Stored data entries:

* * * *

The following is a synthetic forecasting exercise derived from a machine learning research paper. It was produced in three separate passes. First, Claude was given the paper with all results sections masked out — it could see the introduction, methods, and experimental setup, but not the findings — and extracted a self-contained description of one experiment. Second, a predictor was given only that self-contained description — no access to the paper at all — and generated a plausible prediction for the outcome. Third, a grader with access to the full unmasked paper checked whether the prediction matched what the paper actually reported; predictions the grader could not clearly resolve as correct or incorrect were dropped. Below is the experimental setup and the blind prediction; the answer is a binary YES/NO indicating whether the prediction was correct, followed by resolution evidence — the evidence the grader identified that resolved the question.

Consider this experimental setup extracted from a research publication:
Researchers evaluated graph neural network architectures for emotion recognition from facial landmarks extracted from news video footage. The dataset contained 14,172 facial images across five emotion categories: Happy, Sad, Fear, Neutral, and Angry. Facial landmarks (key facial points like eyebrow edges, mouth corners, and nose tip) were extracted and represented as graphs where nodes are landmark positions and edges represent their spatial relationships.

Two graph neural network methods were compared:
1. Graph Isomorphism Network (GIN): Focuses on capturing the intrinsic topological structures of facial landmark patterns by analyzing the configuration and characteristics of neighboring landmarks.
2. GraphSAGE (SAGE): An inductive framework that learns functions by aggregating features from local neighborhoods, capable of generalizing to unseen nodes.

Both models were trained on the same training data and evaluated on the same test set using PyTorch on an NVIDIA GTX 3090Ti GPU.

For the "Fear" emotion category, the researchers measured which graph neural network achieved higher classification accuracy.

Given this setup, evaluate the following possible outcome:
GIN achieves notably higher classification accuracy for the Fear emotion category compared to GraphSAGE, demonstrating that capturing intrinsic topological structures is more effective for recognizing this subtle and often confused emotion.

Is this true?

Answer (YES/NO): YES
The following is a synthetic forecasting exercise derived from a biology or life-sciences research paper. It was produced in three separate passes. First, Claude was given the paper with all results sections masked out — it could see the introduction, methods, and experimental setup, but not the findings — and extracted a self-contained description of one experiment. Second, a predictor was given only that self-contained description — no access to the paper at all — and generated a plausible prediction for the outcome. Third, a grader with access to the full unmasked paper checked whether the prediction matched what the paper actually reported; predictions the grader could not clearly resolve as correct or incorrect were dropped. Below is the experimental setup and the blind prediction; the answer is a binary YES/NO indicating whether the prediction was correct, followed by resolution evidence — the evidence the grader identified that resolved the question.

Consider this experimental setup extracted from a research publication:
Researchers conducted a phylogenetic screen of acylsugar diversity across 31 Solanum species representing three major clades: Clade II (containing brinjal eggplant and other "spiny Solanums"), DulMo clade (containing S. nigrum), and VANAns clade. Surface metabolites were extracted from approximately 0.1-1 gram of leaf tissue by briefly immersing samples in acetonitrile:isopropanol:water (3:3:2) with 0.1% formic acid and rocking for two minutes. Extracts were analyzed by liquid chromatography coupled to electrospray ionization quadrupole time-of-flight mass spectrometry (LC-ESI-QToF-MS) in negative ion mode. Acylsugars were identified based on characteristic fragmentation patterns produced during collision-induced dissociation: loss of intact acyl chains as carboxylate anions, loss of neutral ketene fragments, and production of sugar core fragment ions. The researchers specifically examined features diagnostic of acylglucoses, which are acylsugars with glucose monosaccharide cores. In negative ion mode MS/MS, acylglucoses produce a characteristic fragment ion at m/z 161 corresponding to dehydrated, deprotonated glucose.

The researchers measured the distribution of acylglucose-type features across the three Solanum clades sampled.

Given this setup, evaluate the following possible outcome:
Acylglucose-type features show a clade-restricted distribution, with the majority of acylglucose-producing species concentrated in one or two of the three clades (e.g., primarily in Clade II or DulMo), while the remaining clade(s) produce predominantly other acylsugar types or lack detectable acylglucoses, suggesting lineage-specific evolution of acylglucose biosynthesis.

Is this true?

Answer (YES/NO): YES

* * * *

## YOUR INSTRUCTIONS
Once more, write out the records in full, exactly as they appear.

## ANSWER SPACE
The following is a synthetic forecasting exercise derived from a machine learning research paper. It was produced in three separate passes. First, Claude was given the paper with all results sections masked out — it could see the introduction, methods, and experimental setup, but not the findings — and extracted a self-contained description of one experiment. Second, a predictor was given only that self-contained description — no access to the paper at all — and generated a plausible prediction for the outcome. Third, a grader with access to the full unmasked paper checked whether the prediction matched what the paper actually reported; predictions the grader could not clearly resolve as correct or incorrect were dropped. Below is the experimental setup and the blind prediction; the answer is a binary YES/NO indicating whether the prediction was correct, followed by resolution evidence — the evidence the grader identified that resolved the question.

Consider this experimental setup extracted from a research publication:
Researchers evaluated graph neural network architectures for emotion recognition from facial landmarks extracted from news video footage. The dataset contained 14,172 facial images across five emotion categories: Happy, Sad, Fear, Neutral, and Angry. Facial landmarks (key facial points like eyebrow edges, mouth corners, and nose tip) were extracted and represented as graphs where nodes are landmark positions and edges represent their spatial relationships.

Two graph neural network methods were compared:
1. Graph Isomorphism Network (GIN): Focuses on capturing the intrinsic topological structures of facial landmark patterns by analyzing the configuration and characteristics of neighboring landmarks.
2. GraphSAGE (SAGE): An inductive framework that learns functions by aggregating features from local neighborhoods, capable of generalizing to unseen nodes.

Both models were trained on the same training data and evaluated on the same test set using PyTorch on an NVIDIA GTX 3090Ti GPU.

For the "Fear" emotion category, the researchers measured which graph neural network achieved higher classification accuracy.

Given this setup, evaluate the following possible outcome:
GIN achieves notably higher classification accuracy for the Fear emotion category compared to GraphSAGE, demonstrating that capturing intrinsic topological structures is more effective for recognizing this subtle and often confused emotion.

Is this true?

Answer (YES/NO): YES
The following is a synthetic forecasting exercise derived from a biology or life-sciences research paper. It was produced in three separate passes. First, Claude was given the paper with all results sections masked out — it could see the introduction, methods, and experimental setup, but not the findings — and extracted a self-contained description of one experiment. Second, a predictor was given only that self-contained description — no access to the paper at all — and generated a plausible prediction for the outcome. Third, a grader with access to the full unmasked paper checked whether the prediction matched what the paper actually reported; predictions the grader could not clearly resolve as correct or incorrect were dropped. Below is the experimental setup and the blind prediction; the answer is a binary YES/NO indicating whether the prediction was correct, followed by resolution evidence — the evidence the grader identified that resolved the question.

Consider this experimental setup extracted from a research publication:
Researchers conducted a phylogenetic screen of acylsugar diversity across 31 Solanum species representing three major clades: Clade II (containing brinjal eggplant and other "spiny Solanums"), DulMo clade (containing S. nigrum), and VANAns clade. Surface metabolites were extracted from approximately 0.1-1 gram of leaf tissue by briefly immersing samples in acetonitrile:isopropanol:water (3:3:2) with 0.1% formic acid and rocking for two minutes. Extracts were analyzed by liquid chromatography coupled to electrospray ionization quadrupole time-of-flight mass spectrometry (LC-ESI-QToF-MS) in negative ion mode. Acylsugars were identified based on characteristic fragmentation patterns produced during collision-induced dissociation: loss of intact acyl chains as carboxylate anions, loss of neutral ketene fragments, and production of sugar core fragment ions. The researchers specifically examined features diagnostic of acylglucoses, which are acylsugars with glucose monosaccharide cores. In negative ion mode MS/MS, acylglucoses produce a characteristic fragment ion at m/z 161 corresponding to dehydrated, deprotonated glucose.

The researchers measured the distribution of acylglucose-type features across the three Solanum clades sampled.

Given this setup, evaluate the following possible outcome:
Acylglucose-type features show a clade-restricted distribution, with the majority of acylglucose-producing species concentrated in one or two of the three clades (e.g., primarily in Clade II or DulMo), while the remaining clade(s) produce predominantly other acylsugar types or lack detectable acylglucoses, suggesting lineage-specific evolution of acylglucose biosynthesis.

Is this true?

Answer (YES/NO): YES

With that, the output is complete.